The author gives us a timeline of China’s political history since the discovery of the first giant panda.
Along with outlining the natural history of the animal, he parallels its rise to world status with China’s rise from being an oppressed western colony to a world superpower, self-sufficient and, for sheer scale, surpassing any other economy.
He has the skill, rare among scientists, of explaining science in a clear and appealing manner. His writing is easygoing yet informative, and will be accessible to any reader with in an interest in nature.
The book is in three main sections, the first entitled ‘Extraction’, which charts the search for and discovery of the Giant Panda by the Europeans.
Until 1869 pandas were unheard of outside their habitat and then only seldom seen by the native people. There were some uncertain descriptions but, incredibly, not one drawing until the 19th century.
The author begins with a section describing the early days of panda discovery, from the first sightings by white men to the numerous trophy-hunters who followed, and on to the arrival of the first live specimens in western zoos.
He also explains how, surprisingly, some of these trophy-hunters were forerunners of conservation. Their dangerous and often foolhardy excursions into the unforgiving terrain and volatile political situation to obtain skins were often performed with a view to educating the people of Europe about this magnificent beast.
By showing these specimens in the natural history museums at home they would inform the world of their existence.
“It is only with great understanding of the natural world, with the hard evidence laid down in natural history collections, that a conservation ethic could emerge,” he writes.
The second section, entitled ‘Abstraction’, explains how the panda gained a new importance as a political and diplomatic tool for China. It became a national icon, something to be proud of and to protect. The Chinese government gifted many live specimens to various nations for diverse political reasons, even giving two to America after Richard Nixon’s wife saw them at a zoo during the first-ever US presidential visit to China.
Nicholls also discusses the changing attitude to wildlife taking place worldwide, and the formation of the World Wildlife Fund among other conservation groups.
Part three focuses on the protection of these animals and their future.
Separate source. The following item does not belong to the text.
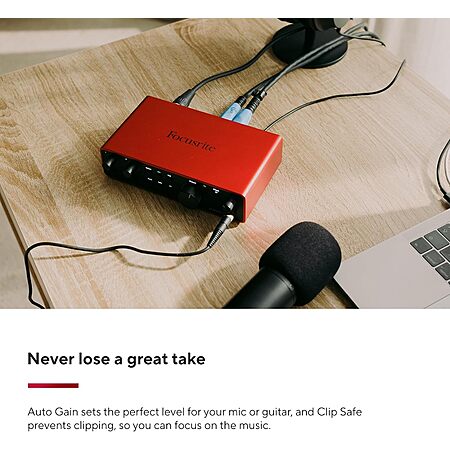 Focusrite

Never lose a great take

Auto Gain sets the perfect level for your mic or guitar, and Clip Safe prevents clipping, so you can focus on the music.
The author remains optimistic for the panda saying “pandas now find themselves in a relatively good place”.
Dozens of national parks have been set up in the pandas’ bamboo-forest habitats, poaching has been banned, as has logging in sensitive areas. At the same time, the science of pandas has advanced, with numerous successful breeding programmes in place. He compares this with China’s current situation – rising standards of living, better education and a hugely powerful economy.
His epilogue is a sombre comment on humans and their devastation of wildlife, but Nicholls is hopeful we can use our intelligence and compassion to allow nature’s magnificent creations to share the planet with us.